The Nossiter Net
The net that shall enmesh them all
Edited, Written, and Published by Josh Nossiter
Bush Bests Lincoln
Monday, July 14th, 2008
The Nossiter Net is cast  to snare some of  the riper rascalities of the day.  Comments?  Send a letter to the editor.
Leaving the G8 summit on Hokkaido, George Bush, grinning broadly, punched the air and said “goodbye,  from the world’s biggest polluter!” His exit line is drawing criticism for making light of an awful truth, but the critics have it wrong. With the end of his presidency in sight, Mr. Bush has decided on a new communications policy: total candor. His simple statement of fact at the G8 is merely the first in a series. In the coming weeks Mr. Bush is going to make the following startlingly candid remarks:

“Y’all remember when I said the proudest ‘ccomplishment of my presidency was catchin’ that bass down in Crawford? Well that weren’t strictly speaking the whole truth. Sure I was right proud of that fish. But what I was really most pleased with is how I turned the tables on two old boys who set out to do me down, but got done theirselves. See, my daddy used his connections to get me a cushy stateside gig during ‘Nam. Then I went AWOL from my unit ‘cause I was doin’ drugs and couldn’t pass the urine tests. And nothin’ happened to me cause of daddy’s connections. Which is about as disgraceful a war record as a man could have, no doubt ‘bout that. So when Dan Rather went on TV about it, I fixed things so’s not only did he not hurt me, he plum lost his job! At the same time that old Kerry tried to take MY job on the strength of his perfectly ‘spectable war record. I fixed it so’s not only did he lose the ‘lection but got branded a liar and a coward and a shirker hisself. Now that’s about as artistic as politics ever gets and just one heckuva ‘ccomplishment, wouldn’t you agree?
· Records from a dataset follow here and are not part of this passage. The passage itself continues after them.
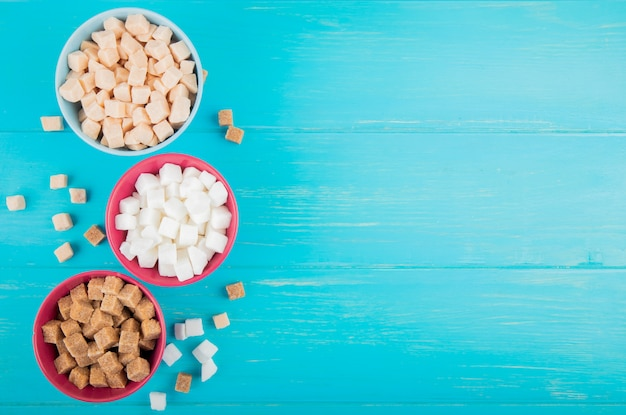 Vista superior de diferentes tipos de cubos de açúcar em tigelas sobre fundo azul de madeira, com espaço de cópia
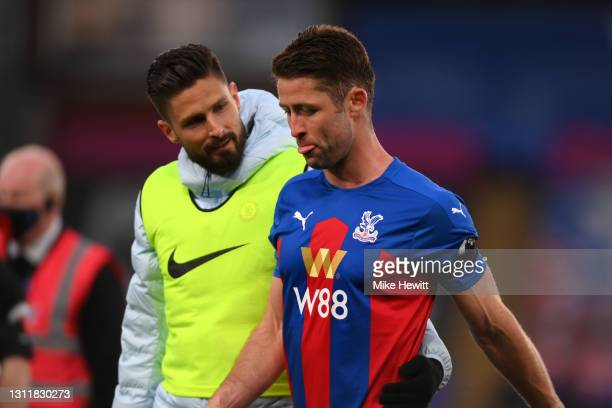 Olivier Giroud of Chelsea interacting with Gary Cahill of Crystal Palace after the Premier League match between Crystal Palace and Chelsea at...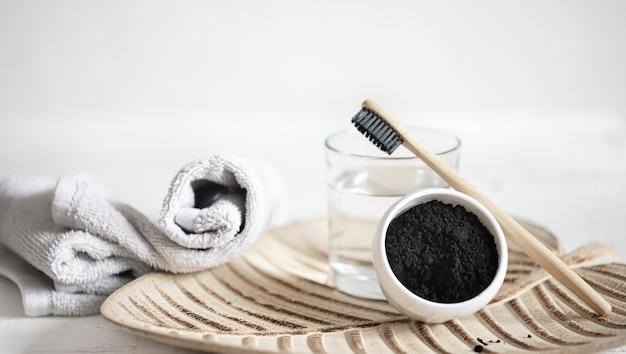 Natura morta con uno spazzolino da denti in legno biologico con un bicchiere d'acqua e polvere per sbiancamento dei denti naturale. igiene orale e cure odontoiatriche.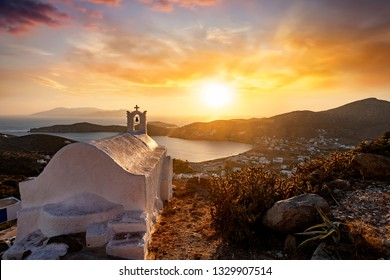 Sunset over the Greek island of Ios with a orthodox church in front on the Cyclades, Greece, during summer time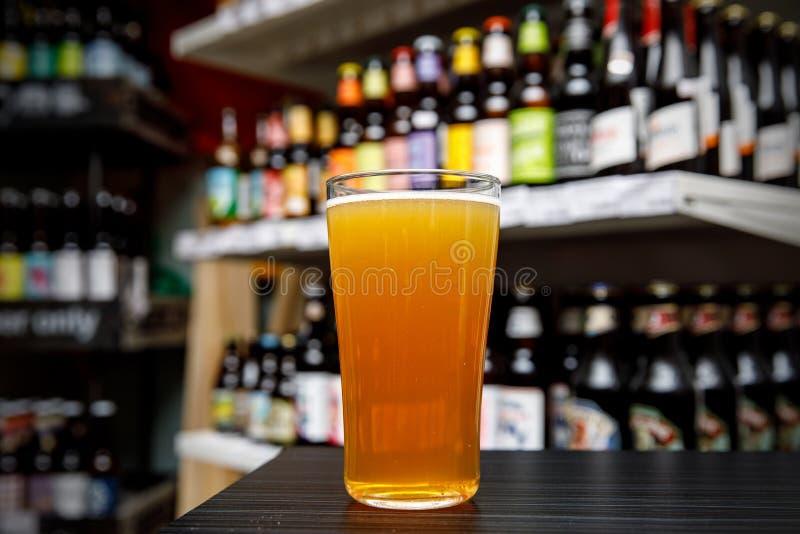 杯在酒吧的工艺啤酒 瓶的分类在被弄脏的背景的 免版税库存照片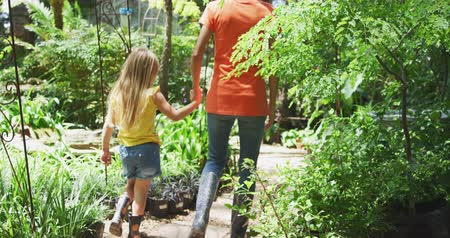 deneyim : Rear view of a Caucasian woman and her daughter enjoying time together in a sunny garden, holding hands and walking along a path between plants, in slow motion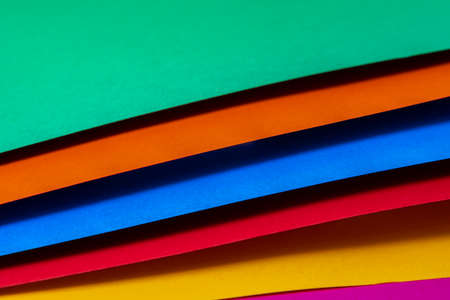 green, orange, blue, red, yellow and violet colored papers with shadow
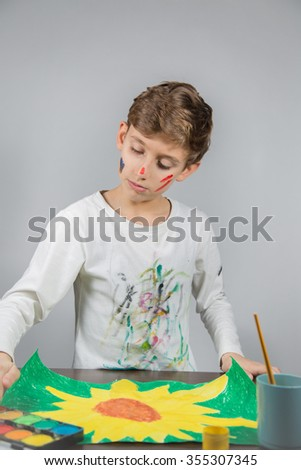 Schoolboy painting - stock photo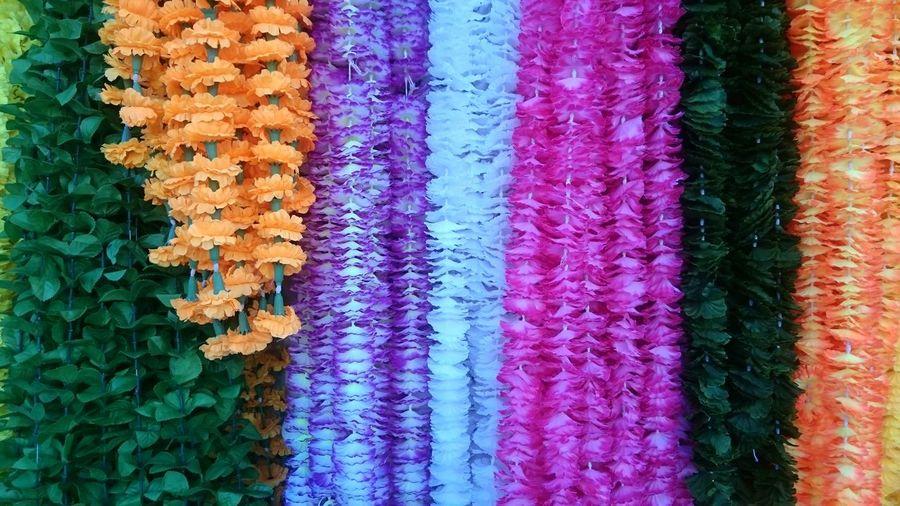 Full Frame Shot Of Artificial Floral Garlands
Oh, and by the way? I don’ really talk like this. Ya know? Broke lingo with a Texas twang? Because I spent as many of my formative years at Andover and Yale and Harvard as I did in Texas, and I’m capable of speaking perfectly sound, clear English. The Texan patois and stumbling diction I simply adopted to camouflage my aristocratic roots. Much like the snakeskin boots I affect. Also the way I’ve succeeded in having my Crawford estate always referred to as my ‘ranch,’ even though I do absolutely no ranching there whatsoever. I hate ranching. I hate Crawford too, a hellhole if ever there was one. I only bought the place in 1999, in time for the 2000 election, and I’ve used it as a prop ever since. Am I ever called out on any of this? Not at all. And they call me dumb!

Since we’re speaking frankly, let me clear up a few of the other little misunderstanding I’ve encouraged to spring up about my administration. Before 9/11 we were asleep at the wheel. That moron Ashcroft at Justice had his hair on fire, but about porn. Condi was worried about Chinese missile attacks, mostly because she’d studied the cold war all her life and couldn’t face the fact it was over. Cheney? Who knows what he was up to, but no good enters into it I can assure you. I was devoted to my usual pursuits, namely various forms of indolence and recreation. After 9/11 of course we used the attacks to amass power, destroy opponents, infringe on civil liberties. Why? Partly for fun. Partly for command and control. Partly to advance my agenda.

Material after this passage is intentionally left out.